LAB 5

5

LAB 5: (in) relationships — challenging / (un)learning / breaking open

LAB 5 “(in) relationships — challenging / (un)learning / breaking open” is a cooperation between the departments Museum Education and Public Relations / Marketing. The Lab is concerned with the relationships between people, objects and the museum as an institution.  How are these relationships formed and how can they be changed? Lab 5 deals with these questions, focusing on the two main themes of “language” and “space”. The topic of language is essential for a museum and for the transfer of knowledge. Texts for catalogues and exhibitions, calendars of events, press releases and other information materials are media that speak with and to the visitors. As a museum we take a position in relation to this by consciously designing these texts. The same is true for the handling and use of images. We will also be addressing this in Lab 5. 

Most important is: language is not just language! Just like society, it is always in a state of flux. As a museum we address a very wide variety of visitors. Thus, it is important to communicate in writing and in conversation in a contemporary and diversity-oriented way.

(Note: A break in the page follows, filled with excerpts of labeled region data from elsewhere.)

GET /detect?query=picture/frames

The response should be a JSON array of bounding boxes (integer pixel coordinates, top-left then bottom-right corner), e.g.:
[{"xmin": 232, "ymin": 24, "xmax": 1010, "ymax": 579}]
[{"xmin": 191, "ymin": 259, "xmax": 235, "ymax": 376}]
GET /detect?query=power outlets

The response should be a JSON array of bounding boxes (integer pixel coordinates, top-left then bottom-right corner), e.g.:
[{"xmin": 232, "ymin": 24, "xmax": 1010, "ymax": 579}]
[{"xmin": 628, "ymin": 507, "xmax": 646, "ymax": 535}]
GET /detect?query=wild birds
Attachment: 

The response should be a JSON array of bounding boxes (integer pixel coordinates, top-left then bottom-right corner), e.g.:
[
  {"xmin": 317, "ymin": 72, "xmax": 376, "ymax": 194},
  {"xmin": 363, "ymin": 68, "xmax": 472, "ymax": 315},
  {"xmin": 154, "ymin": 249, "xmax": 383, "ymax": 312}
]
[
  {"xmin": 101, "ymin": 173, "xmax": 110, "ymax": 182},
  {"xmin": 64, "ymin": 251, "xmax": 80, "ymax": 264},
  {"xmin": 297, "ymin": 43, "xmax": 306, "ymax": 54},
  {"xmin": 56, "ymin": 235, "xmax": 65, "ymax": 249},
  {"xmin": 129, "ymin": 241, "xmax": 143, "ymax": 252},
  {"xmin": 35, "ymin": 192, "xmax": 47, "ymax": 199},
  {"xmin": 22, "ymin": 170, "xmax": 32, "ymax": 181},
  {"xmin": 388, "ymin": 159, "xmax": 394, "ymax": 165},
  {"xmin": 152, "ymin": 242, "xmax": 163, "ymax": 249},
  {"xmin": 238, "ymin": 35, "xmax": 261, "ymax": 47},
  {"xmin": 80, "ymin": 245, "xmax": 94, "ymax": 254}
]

Lab 5 examines how we as a museum can communicate in a non-discriminatory, gender-neutral and easy language. As one of the first steps, a library was set up in the LindenLAB, which over time will be filled with relevant publications on these topics. In this way the museum staff and visitors have an opportunity to engage with the current discussion, the current state of research and also personal experience reports.

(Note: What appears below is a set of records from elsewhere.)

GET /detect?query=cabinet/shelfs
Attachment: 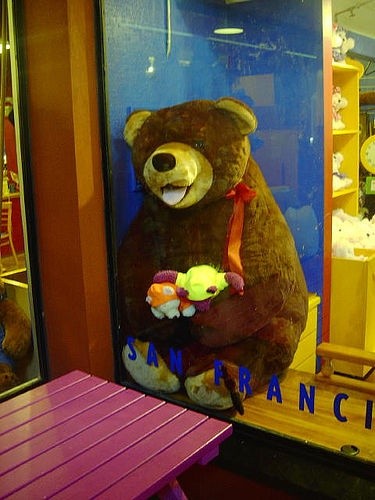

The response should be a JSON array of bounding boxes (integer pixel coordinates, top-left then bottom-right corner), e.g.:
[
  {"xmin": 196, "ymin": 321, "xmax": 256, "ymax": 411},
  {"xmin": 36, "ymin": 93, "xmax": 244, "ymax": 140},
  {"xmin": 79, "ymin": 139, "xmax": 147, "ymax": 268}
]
[
  {"xmin": 331, "ymin": 64, "xmax": 375, "ymax": 377},
  {"xmin": 288, "ymin": 293, "xmax": 321, "ymax": 376}
]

In the spirit of multiperspectivity, the Lab 5, together with representatives of other museums, (local) organizations, initiatives and actors in the urban society, would like to reflect on the museum’s handling of language to date in order to develop new guidelines. This process will deliberately involve external expertise in order to obtain different perspectives on existing texts and formulations and to learn together.

What does it mean to write non-discriminatory and gender-neutral texts? How can we make texts easier to understand through the use of simple language? How can we adapt our everyday spoken language? What familiar structures may have to be disrupted for this purpose? Which images do we use and which not? How do we use them? Which images must be contextualized or abstracted?

As a second focus, Lab 5 is concerned with space. Together with experts, we are exploring what kind of space is needed for new forms of cooperation. What can a museum look like that invites visitors and encourages them to help shaping it? What architectural changes are needed for this? What means/tools should such a space provide? How should it be designed so that as many different people as possible want to use it and get involved? And how do such processes transform knowledge in museums and their exhibitions? We understand the LindenLAB as a field of experimentation that will take on different forms, functions and purposes over time.

For Lab 5, the process and its effects are the focus of attention. What we learn should be incorporated into the future self-understanding of the museum.